What you are asked to do: Rewrite all of the data below, replacing "closer" with "nearer" everywhere and changing nothing else. Leave the pictures out.

Stored data:
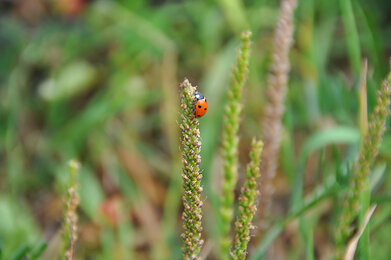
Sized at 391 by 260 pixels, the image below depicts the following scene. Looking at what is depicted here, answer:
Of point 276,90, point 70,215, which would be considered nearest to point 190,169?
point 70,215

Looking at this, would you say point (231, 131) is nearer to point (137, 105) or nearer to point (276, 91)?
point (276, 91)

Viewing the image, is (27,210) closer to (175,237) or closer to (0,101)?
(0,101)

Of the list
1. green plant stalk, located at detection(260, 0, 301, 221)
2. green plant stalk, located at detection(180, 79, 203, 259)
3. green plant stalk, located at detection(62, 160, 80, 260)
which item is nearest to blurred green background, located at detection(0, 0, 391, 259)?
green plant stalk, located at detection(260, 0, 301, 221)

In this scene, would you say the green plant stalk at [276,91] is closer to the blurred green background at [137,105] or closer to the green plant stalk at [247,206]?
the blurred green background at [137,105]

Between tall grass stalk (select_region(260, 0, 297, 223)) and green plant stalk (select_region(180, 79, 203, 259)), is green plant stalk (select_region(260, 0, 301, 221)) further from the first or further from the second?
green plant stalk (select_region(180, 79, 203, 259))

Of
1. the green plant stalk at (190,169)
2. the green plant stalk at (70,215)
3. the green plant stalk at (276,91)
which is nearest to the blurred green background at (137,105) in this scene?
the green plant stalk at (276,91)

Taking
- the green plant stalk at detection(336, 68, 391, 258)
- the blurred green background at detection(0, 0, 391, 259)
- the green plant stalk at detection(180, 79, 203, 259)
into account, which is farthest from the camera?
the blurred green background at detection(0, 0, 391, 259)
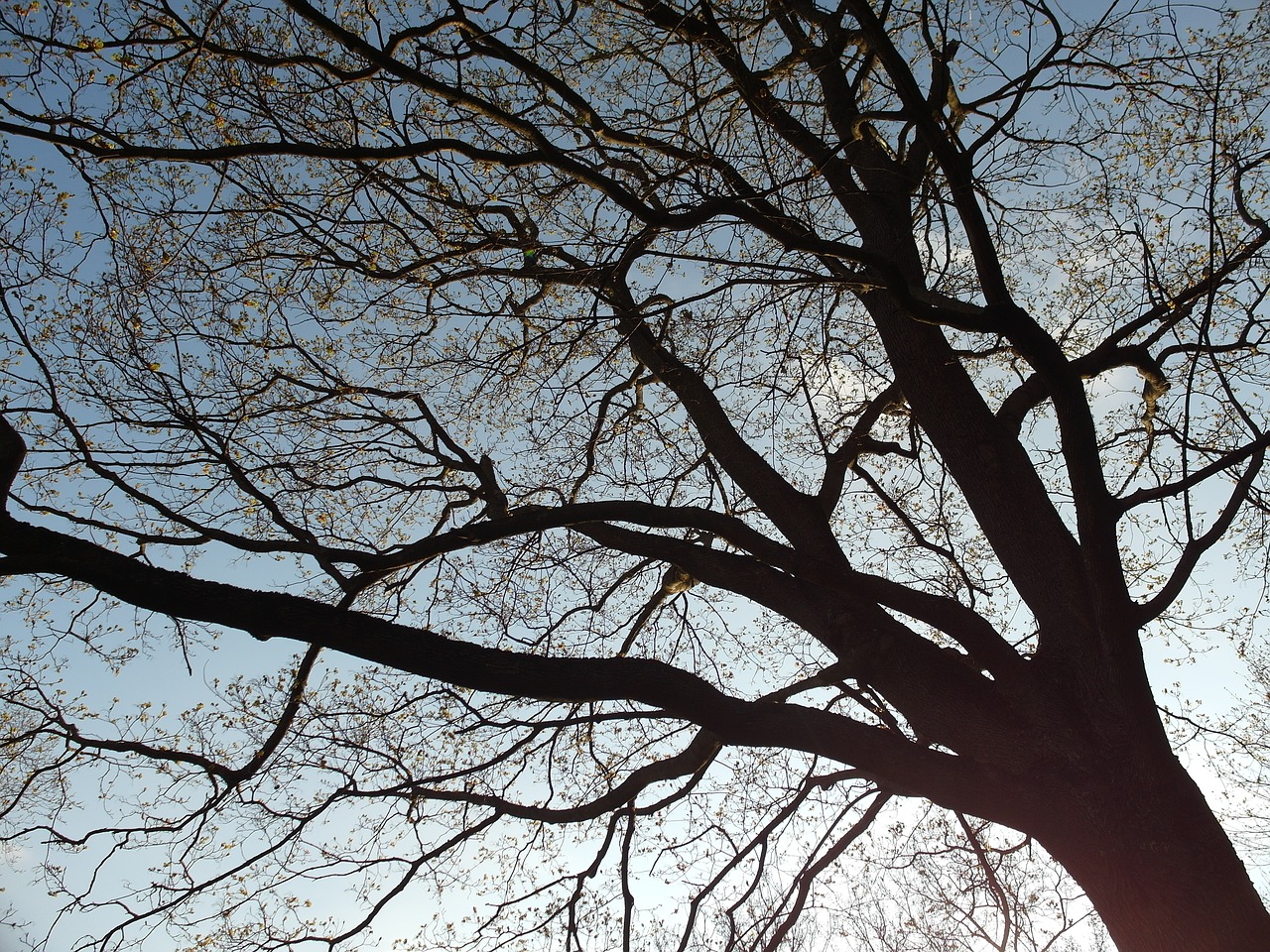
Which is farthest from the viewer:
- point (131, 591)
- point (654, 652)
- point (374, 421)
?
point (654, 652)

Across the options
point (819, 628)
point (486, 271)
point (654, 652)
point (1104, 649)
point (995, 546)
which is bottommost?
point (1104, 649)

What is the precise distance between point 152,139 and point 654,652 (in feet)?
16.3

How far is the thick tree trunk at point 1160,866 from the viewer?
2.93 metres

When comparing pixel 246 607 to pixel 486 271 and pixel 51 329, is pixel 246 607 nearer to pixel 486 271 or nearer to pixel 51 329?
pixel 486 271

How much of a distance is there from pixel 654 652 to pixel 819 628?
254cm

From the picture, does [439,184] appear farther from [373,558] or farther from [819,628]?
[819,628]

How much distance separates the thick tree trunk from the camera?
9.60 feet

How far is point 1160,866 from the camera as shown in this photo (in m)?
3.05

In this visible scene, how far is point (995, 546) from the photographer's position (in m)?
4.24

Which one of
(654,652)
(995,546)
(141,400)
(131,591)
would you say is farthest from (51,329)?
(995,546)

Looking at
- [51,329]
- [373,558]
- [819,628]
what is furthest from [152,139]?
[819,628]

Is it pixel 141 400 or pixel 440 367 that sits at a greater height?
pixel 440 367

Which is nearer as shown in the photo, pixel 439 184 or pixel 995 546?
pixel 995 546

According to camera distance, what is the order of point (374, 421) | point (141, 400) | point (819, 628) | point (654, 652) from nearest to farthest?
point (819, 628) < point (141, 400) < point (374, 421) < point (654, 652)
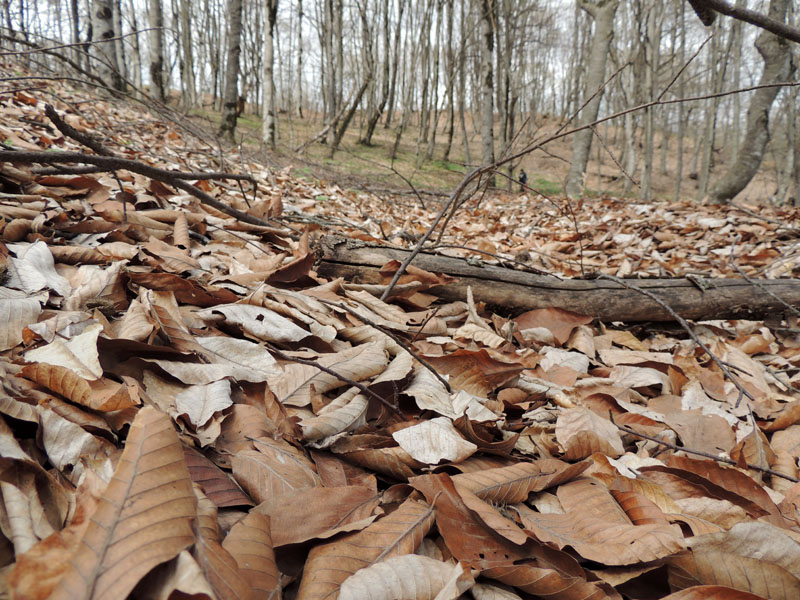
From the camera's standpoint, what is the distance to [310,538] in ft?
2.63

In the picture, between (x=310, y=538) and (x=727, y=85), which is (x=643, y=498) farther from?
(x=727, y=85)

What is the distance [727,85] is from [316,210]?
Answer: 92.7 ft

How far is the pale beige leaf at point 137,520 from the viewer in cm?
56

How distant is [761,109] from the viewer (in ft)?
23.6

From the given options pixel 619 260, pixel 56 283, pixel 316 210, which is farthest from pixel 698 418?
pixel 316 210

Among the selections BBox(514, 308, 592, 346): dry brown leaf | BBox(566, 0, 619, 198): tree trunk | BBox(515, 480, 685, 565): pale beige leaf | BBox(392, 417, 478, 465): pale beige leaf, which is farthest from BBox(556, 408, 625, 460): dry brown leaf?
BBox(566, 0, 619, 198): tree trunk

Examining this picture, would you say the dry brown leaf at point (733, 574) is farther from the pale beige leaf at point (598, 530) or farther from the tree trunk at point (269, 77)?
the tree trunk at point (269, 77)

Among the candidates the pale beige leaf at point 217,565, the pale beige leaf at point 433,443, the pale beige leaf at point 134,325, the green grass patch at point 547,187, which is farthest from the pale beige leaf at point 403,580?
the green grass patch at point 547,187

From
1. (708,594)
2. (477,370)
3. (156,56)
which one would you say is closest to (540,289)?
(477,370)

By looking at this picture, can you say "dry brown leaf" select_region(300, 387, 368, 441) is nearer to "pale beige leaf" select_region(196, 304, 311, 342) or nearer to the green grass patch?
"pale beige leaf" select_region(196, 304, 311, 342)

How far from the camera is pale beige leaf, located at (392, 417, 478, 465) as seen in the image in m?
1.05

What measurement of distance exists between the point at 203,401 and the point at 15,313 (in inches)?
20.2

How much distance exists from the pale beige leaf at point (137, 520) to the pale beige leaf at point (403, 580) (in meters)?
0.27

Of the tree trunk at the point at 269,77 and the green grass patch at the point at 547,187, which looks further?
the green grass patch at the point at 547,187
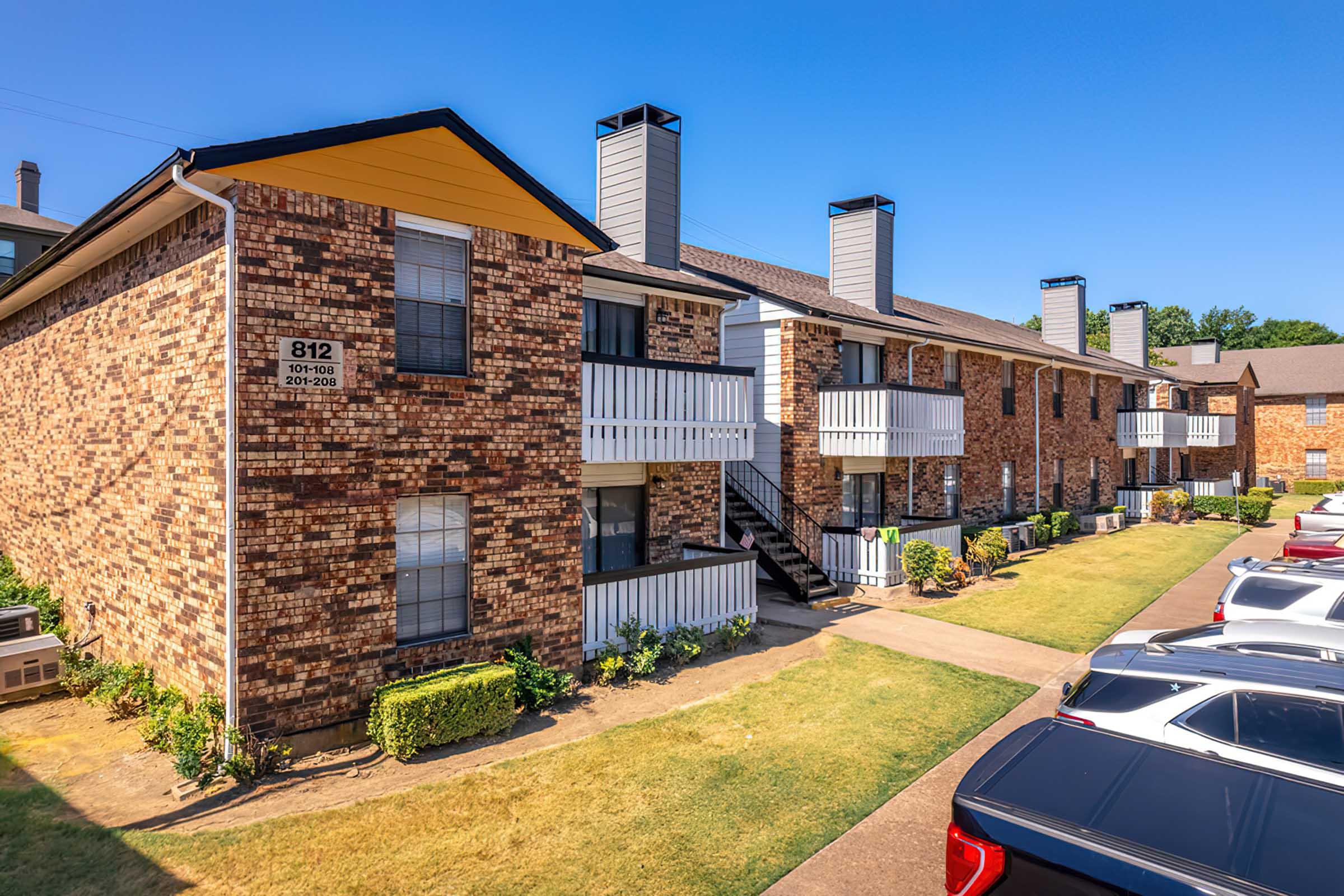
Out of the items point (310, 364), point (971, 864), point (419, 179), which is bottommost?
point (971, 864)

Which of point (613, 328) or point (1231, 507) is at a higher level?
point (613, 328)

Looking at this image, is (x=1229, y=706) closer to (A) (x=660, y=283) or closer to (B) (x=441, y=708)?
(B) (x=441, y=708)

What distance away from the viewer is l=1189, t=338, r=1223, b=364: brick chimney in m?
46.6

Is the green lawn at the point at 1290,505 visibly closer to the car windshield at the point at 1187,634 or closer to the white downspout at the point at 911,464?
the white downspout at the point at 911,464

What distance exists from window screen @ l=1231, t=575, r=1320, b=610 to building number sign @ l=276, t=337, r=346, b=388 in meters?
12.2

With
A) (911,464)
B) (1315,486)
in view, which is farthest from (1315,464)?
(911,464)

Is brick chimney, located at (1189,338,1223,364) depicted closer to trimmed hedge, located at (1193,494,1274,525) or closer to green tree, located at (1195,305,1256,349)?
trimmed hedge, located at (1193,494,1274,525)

Worked answer:
Sized at 391 by 260 pixels, the image below depicts the following scene. Looking at what is depicted here, answer:
Of point 276,90, point 70,215, which would be considered nearest to point 190,169?
point 70,215

Looking at this, would you say point (231, 131) is nearer to point (137, 105) or nearer to point (276, 91)?
point (276, 91)

Viewing the image, is (27,210) nearer to (175,237) or nearer to (0,101)?
(0,101)

Of the list
1. green plant stalk, located at detection(260, 0, 301, 221)
2. green plant stalk, located at detection(180, 79, 203, 259)
3. green plant stalk, located at detection(62, 160, 80, 260)
which item is nearest to blurred green background, located at detection(0, 0, 391, 259)?
green plant stalk, located at detection(260, 0, 301, 221)

In this scene, would you say the green plant stalk at [276,91] is nearer to the blurred green background at [137,105] or nearer to the green plant stalk at [247,206]?
the blurred green background at [137,105]

Between tall grass stalk (select_region(260, 0, 297, 223)) and green plant stalk (select_region(180, 79, 203, 259)), is green plant stalk (select_region(260, 0, 301, 221)) further from the first or further from the second?
green plant stalk (select_region(180, 79, 203, 259))

Of
1. the green plant stalk at (190,169)
2. the green plant stalk at (70,215)
3. the green plant stalk at (276,91)
which is nearest to the blurred green background at (137,105) in this scene?
the green plant stalk at (276,91)

Taking
- the green plant stalk at detection(336, 68, 391, 258)
- the blurred green background at detection(0, 0, 391, 259)
- the green plant stalk at detection(180, 79, 203, 259)
into account, which is farthest from the camera?
the blurred green background at detection(0, 0, 391, 259)
Which is farthest from the viewer:
- point (131, 591)
- point (654, 652)
- point (374, 421)
?
point (654, 652)

Across the options
point (819, 628)
point (486, 271)
point (654, 652)
point (1104, 649)
point (995, 546)
which is bottommost?
point (1104, 649)

What is the precise distance between point 152,139 and point 654,652 (in feet)?
16.3

How far is the thick tree trunk at point 1160,866 from the viewer?
2.93 metres

When comparing pixel 246 607 to pixel 486 271 and pixel 51 329, is pixel 246 607 nearer to pixel 486 271 or nearer to pixel 51 329?
pixel 486 271

How much of a distance is there from pixel 654 652 to pixel 819 628?
254cm

From the picture, does [439,184] appear farther from [373,558] or farther from [819,628]?
[819,628]

How much distance separates the thick tree trunk from the camera?
9.60 feet

How far is point 1160,866 from the camera as shown in this photo (in m)?
3.05

In this visible scene, how far is point (995, 546) from the photographer's position (in m)?
4.24

Which one of
(654,652)
(995,546)
(141,400)
(131,591)
would you say is farthest from (51,329)?
(995,546)

Looking at
- [51,329]
- [373,558]
- [819,628]
what is furthest from [152,139]?
[819,628]

Is it pixel 141 400 or pixel 440 367 that sits at a greater height?
pixel 440 367

Which is nearer as shown in the photo, pixel 439 184 or pixel 995 546?
pixel 995 546

According to camera distance, what is the order of point (374, 421) | point (141, 400) | point (819, 628) | point (654, 652) from nearest to farthest?
point (819, 628) < point (141, 400) < point (374, 421) < point (654, 652)
From the camera's standpoint, what is the distance to [310,538] in ft?
2.63

In the picture, between (x=310, y=538) and (x=727, y=85), which is (x=643, y=498) farther from?
(x=727, y=85)

What is the distance [727,85] is from [316,210]?
Answer: 92.7 ft

How far is the pale beige leaf at point 137,520 from the viewer in cm?
56

How distant is [761,109] from the viewer (in ft)?
23.6

From the given options pixel 619 260, pixel 56 283, pixel 316 210, which is farthest from pixel 698 418?
pixel 316 210

Among the selections BBox(514, 308, 592, 346): dry brown leaf | BBox(566, 0, 619, 198): tree trunk | BBox(515, 480, 685, 565): pale beige leaf | BBox(392, 417, 478, 465): pale beige leaf, which is farthest from BBox(556, 408, 625, 460): dry brown leaf?
BBox(566, 0, 619, 198): tree trunk

Examining this picture, would you say the dry brown leaf at point (733, 574) is farther from the pale beige leaf at point (598, 530) or farther from the tree trunk at point (269, 77)?
the tree trunk at point (269, 77)

Among the candidates the pale beige leaf at point 217,565, the pale beige leaf at point 433,443, the pale beige leaf at point 134,325, the green grass patch at point 547,187, which is farthest from the pale beige leaf at point 403,580?
the green grass patch at point 547,187

From
1. (708,594)
2. (477,370)
3. (156,56)
which one would you say is closest to (540,289)?
(477,370)

By looking at this picture, can you say "dry brown leaf" select_region(300, 387, 368, 441) is nearer to "pale beige leaf" select_region(196, 304, 311, 342) or nearer to the green grass patch?
"pale beige leaf" select_region(196, 304, 311, 342)

How far from the camera is pale beige leaf, located at (392, 417, 478, 465) as seen in the image in m?
1.05

What measurement of distance exists between the point at 203,401 and the point at 15,313 (in inches)?
20.2

How much distance exists from the pale beige leaf at point (137, 520) to the pale beige leaf at point (403, 580) (in meters)?
0.27

Of the tree trunk at the point at 269,77 and the green grass patch at the point at 547,187, which looks further?
the green grass patch at the point at 547,187
Out of the items point (310, 364), point (971, 864), point (419, 179), which is bottommost?
point (971, 864)

Which of point (613, 328) or point (1231, 507) is at a higher level?
point (613, 328)

Looking at this image, is (x=1229, y=706) nearer to (A) (x=660, y=283) or nearer to (B) (x=441, y=708)?
(B) (x=441, y=708)

What distance away from the viewer is l=1189, t=338, r=1223, b=364: brick chimney in m?
46.6

Is the green lawn at the point at 1290,505 visibly nearer to the car windshield at the point at 1187,634 or nearer to the white downspout at the point at 911,464?
the white downspout at the point at 911,464

What distance exists from window screen @ l=1231, t=575, r=1320, b=610 to building number sign @ l=276, t=337, r=346, b=388 in meters?
12.2

With
A) (911,464)
B) (1315,486)
in view, which is farthest from (1315,464)?
(911,464)

Is brick chimney, located at (1189,338,1223,364) depicted nearer to trimmed hedge, located at (1193,494,1274,525) or nearer to green tree, located at (1195,305,1256,349)?
trimmed hedge, located at (1193,494,1274,525)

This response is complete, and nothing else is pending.